Rui Marques, coordenador da PAR, concorda que “a resposta do IEFP tem sido lenta por um conjunto de limitações burocráticas”. Estando os mais de 700 refugiados distribuídos por dezenas de concelhos do país, “é preciso adaptar o modelo a esta distribuição”. Mas as respostas surgem da comunidade. “As instituições anfitriãs organizam cursos de Português através da acção de voluntários, para de imediato se iniciar o ensino da língua. É oferecido um conjunto de manuais escolares de Português”, exemplifica. “Quando a instituição não tem condições para o fazer, mobilizam-se outras organizações. É o que acontece com as instituições da PAR.”
“O modelo do ensino do português do IEFP precisa de um número de alunos elevado. É essa a regra no IEFP. E esse modelo tem de adequar-se ao perfil de distribuição dos refugiados”, reconhece. “Essa questão tem que ser vista, mas isso não quer dizer que nada esteja a ser feito. Não devemos desvalorizar a aprendizagem informal. Não é irregular, nem desorganizada. A primeira coisa é que estas pessoas consigam comunicar. Às vezes há cursos organizados para duas pessoas. Nesse sentido, é um luxo.”
O ensino do Português para estes públicos é tarefa do IEFP e da Direcção Geral de Educação, confirma o gabinete do ministro-adjunto do primeiro-ministro Eduardo Cabrita, responsável pelo acolhimento e integração. Contudo, faz saber, “a aprendizagem da língua portuguesa não obedece a um modelo pré-estabelecido, mas sim às ferramentas e meios que melhor oferecem condições para esta aprendizagem” fazendo-se o ensino “através de voluntários” por ser, nalgumas situações “a [forma] mais adequada a determinadas contextos, em particular quando o modelo descentralizado de acolhimento não permite a constituição de turmas”. Já o IEFP – sem dar números – diz que no Algarve e no Alentejo, foram integrados refugiados nos cursos criados há 16 anos para os imigrantes, designados por “Português para Todos”.

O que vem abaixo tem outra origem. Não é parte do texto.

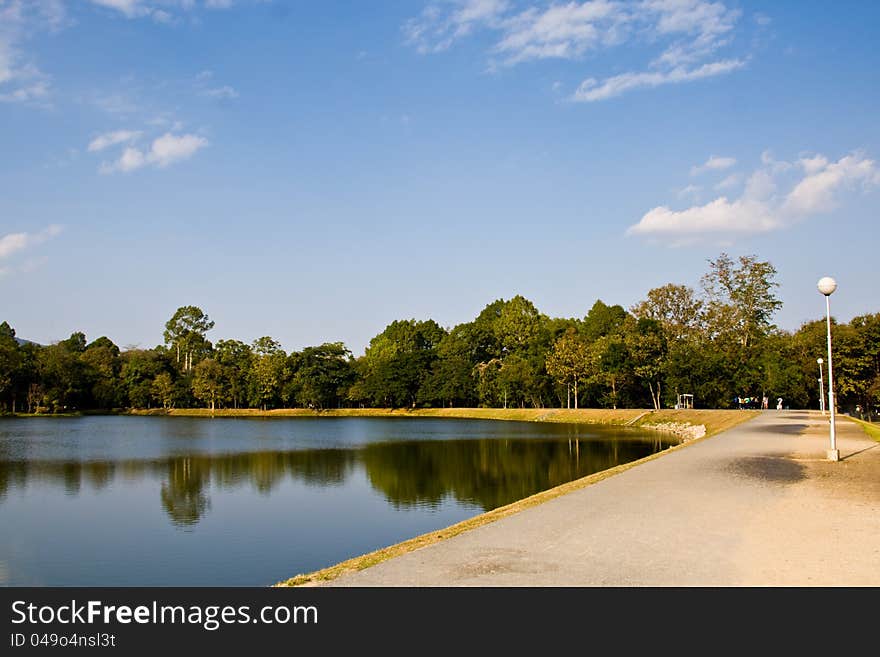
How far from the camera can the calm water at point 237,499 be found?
13.0 meters

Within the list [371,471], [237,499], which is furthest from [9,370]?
[237,499]

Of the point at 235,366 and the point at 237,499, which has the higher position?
the point at 235,366

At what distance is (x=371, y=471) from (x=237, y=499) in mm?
7498

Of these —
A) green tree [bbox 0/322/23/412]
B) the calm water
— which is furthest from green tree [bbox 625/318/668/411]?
green tree [bbox 0/322/23/412]

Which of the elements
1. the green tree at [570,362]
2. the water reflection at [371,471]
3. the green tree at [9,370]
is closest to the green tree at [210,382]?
the green tree at [9,370]

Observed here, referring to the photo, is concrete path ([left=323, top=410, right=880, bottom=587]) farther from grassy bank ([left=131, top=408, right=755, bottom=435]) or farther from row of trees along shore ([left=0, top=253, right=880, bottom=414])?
row of trees along shore ([left=0, top=253, right=880, bottom=414])

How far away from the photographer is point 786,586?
7367 mm

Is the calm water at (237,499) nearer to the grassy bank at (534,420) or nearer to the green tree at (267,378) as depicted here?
the grassy bank at (534,420)

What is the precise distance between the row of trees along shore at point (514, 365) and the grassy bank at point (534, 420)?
249 centimetres

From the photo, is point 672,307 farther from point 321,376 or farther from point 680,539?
point 680,539

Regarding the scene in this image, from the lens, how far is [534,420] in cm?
7094
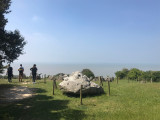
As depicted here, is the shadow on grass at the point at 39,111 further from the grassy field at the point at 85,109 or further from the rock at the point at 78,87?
the rock at the point at 78,87

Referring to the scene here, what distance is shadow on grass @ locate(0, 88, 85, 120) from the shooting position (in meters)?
10.0

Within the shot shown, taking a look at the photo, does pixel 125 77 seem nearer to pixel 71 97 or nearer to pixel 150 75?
pixel 150 75

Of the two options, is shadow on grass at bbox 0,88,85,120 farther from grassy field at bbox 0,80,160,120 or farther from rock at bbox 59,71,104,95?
rock at bbox 59,71,104,95

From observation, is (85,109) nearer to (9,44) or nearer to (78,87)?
(78,87)

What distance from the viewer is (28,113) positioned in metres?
10.8

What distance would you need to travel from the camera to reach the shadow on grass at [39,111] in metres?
10.0

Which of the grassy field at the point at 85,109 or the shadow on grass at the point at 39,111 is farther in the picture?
the shadow on grass at the point at 39,111

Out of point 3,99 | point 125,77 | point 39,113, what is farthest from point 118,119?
point 125,77

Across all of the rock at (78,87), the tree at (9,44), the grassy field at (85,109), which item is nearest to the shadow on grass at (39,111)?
the grassy field at (85,109)

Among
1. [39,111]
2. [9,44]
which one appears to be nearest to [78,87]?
[39,111]

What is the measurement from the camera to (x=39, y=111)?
437 inches

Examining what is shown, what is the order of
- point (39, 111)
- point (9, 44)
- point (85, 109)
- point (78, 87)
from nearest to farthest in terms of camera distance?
point (39, 111) → point (85, 109) → point (78, 87) → point (9, 44)

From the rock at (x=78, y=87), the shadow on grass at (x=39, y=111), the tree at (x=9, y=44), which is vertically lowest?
the shadow on grass at (x=39, y=111)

Existem casos de sucesso, reconhece Diaby Abdourahamane, presidente da Associação dos Refugiados em Portugal, de pessoas que aprenderam a língua e estão a trabalhar. Mas é uma pequena minoria.
Falta de documentação
A falta de documentação é um problema transversal, nota Cristina Santinho. As situações de depressão prevalecem nesta população, acrescenta Lisa Matos. “É uma população que está em sobrevivência e que tenta chegar a bom porto. São pessoas em situação de grande incerteza, que não traçaram esta opção — de Portugal — no seu trajecto de fuga.”

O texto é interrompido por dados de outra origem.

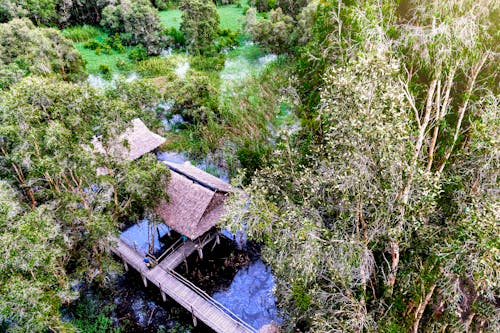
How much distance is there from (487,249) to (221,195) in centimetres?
1256

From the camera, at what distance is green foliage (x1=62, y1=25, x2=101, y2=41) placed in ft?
130

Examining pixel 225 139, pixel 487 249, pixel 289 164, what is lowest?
pixel 225 139

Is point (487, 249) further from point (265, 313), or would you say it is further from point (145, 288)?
point (145, 288)

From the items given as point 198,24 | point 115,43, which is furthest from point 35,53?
point 198,24

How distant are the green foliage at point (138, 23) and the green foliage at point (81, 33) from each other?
3455 mm

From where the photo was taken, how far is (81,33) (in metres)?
40.0

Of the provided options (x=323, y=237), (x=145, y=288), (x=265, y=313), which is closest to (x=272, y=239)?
(x=323, y=237)

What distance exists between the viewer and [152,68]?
33.6 metres

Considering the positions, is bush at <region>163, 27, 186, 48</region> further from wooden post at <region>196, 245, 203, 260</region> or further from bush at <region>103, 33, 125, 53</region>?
wooden post at <region>196, 245, 203, 260</region>

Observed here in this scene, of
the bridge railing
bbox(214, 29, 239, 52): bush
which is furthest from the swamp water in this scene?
bbox(214, 29, 239, 52): bush

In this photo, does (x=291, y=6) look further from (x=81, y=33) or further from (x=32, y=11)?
(x=32, y=11)

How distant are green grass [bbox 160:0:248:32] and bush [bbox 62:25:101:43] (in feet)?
25.8

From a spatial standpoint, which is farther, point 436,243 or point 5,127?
point 5,127

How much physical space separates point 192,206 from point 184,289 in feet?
12.1
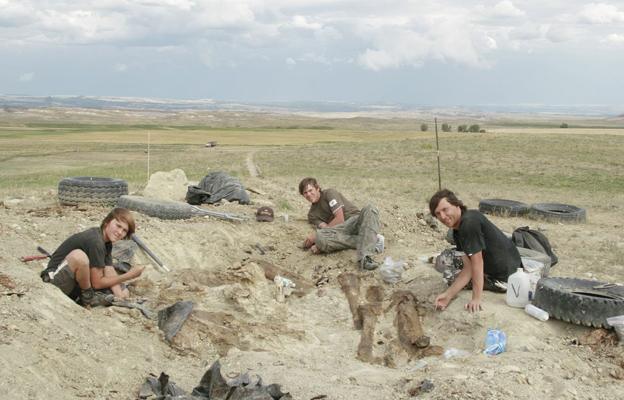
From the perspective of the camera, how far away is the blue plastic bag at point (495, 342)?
672cm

A especificidade das experiências passadas e presentes, muitas delas traumáticas, são difíceis de transmitir a quem não passou por elas, diz Diaby Abdourahmane. “Estas pessoas saíram dos seus países. Muitos estão sem trabalho. Alguns têm os filhos doentes e não têm acesso à medicação”, acrescenta.
Sejam entre aqueles que chegaram de forma espontânea há mais de dez anos, e pediram asilo, ou entre os que chegaram mais recentemente “muitos continuam a pedir apoios para viver e isto é inquietante”.